What is Financial Aid?
Financial aid is money that can help you pay for college. Some aid needs to be paid back or earned, and some aid is a gift. This money is available to all kinds of people.
The FAFSA helps determine what type(s) of financial aid a student qualifies for. The sooner it is completed, the better.
7 Things to Know About Financial Aid
Getting financial aid can make it possible for you to go to college. Or it might enable you to attend a college you thought you couldn’t afford.
- The federal government (the largest source)
- State governments
- Colleges and universities
- Private organizations
One thing is for sure: If you don’t fill out financial aid forms, you won’t get any aid. Even if you think you may not qualify, you should still submit the forms.

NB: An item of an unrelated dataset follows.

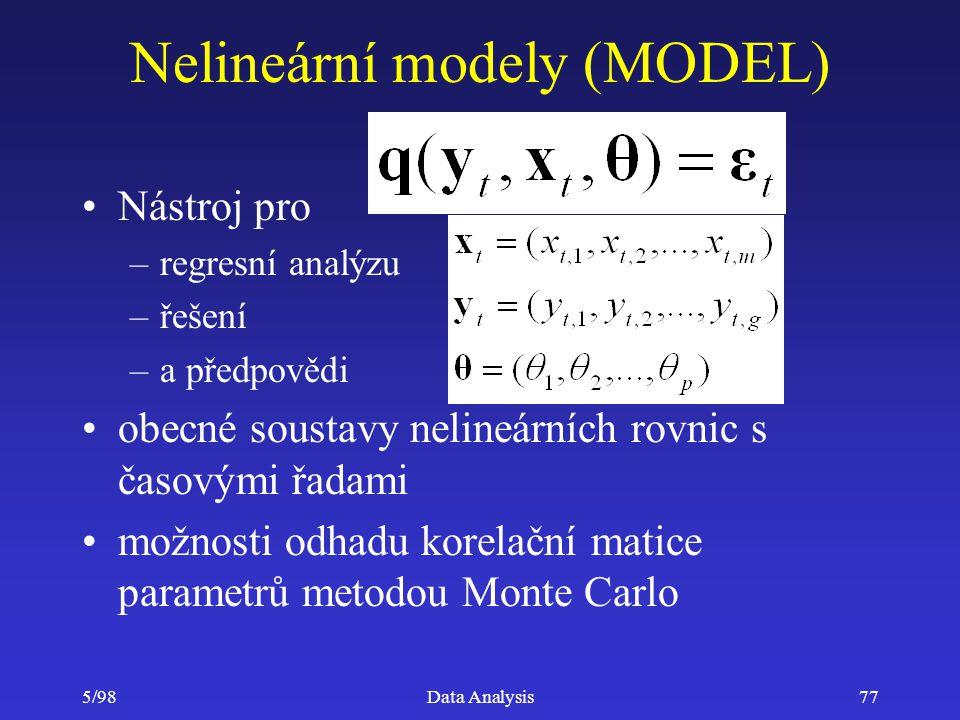 5/98Data Analysis77 Nelineární modely (MODEL) Nástroj pro –regresní analýzu –řešení –a předpovědi obecné soustavy nelineárních rovnic s časovými řadam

To qualify for many types of aid, you’ll need to complete the Free Application for Federal Student Aid (FAFSA). This application gives you access to these types of aid:
- Grants and scholarships: money you don’t have to pay back
- Work-study jobs: paid, part-time work that’s generally on campus
- Loans: money you need to pay back, usually after you graduate
The FAFSA qualifies you for federal aid, but many state governments and colleges also use this application to award their own aid.
Complete the form online at www.fafsa.gov or download paper forms there. You can even import your family’s tax information directly from the IRS website.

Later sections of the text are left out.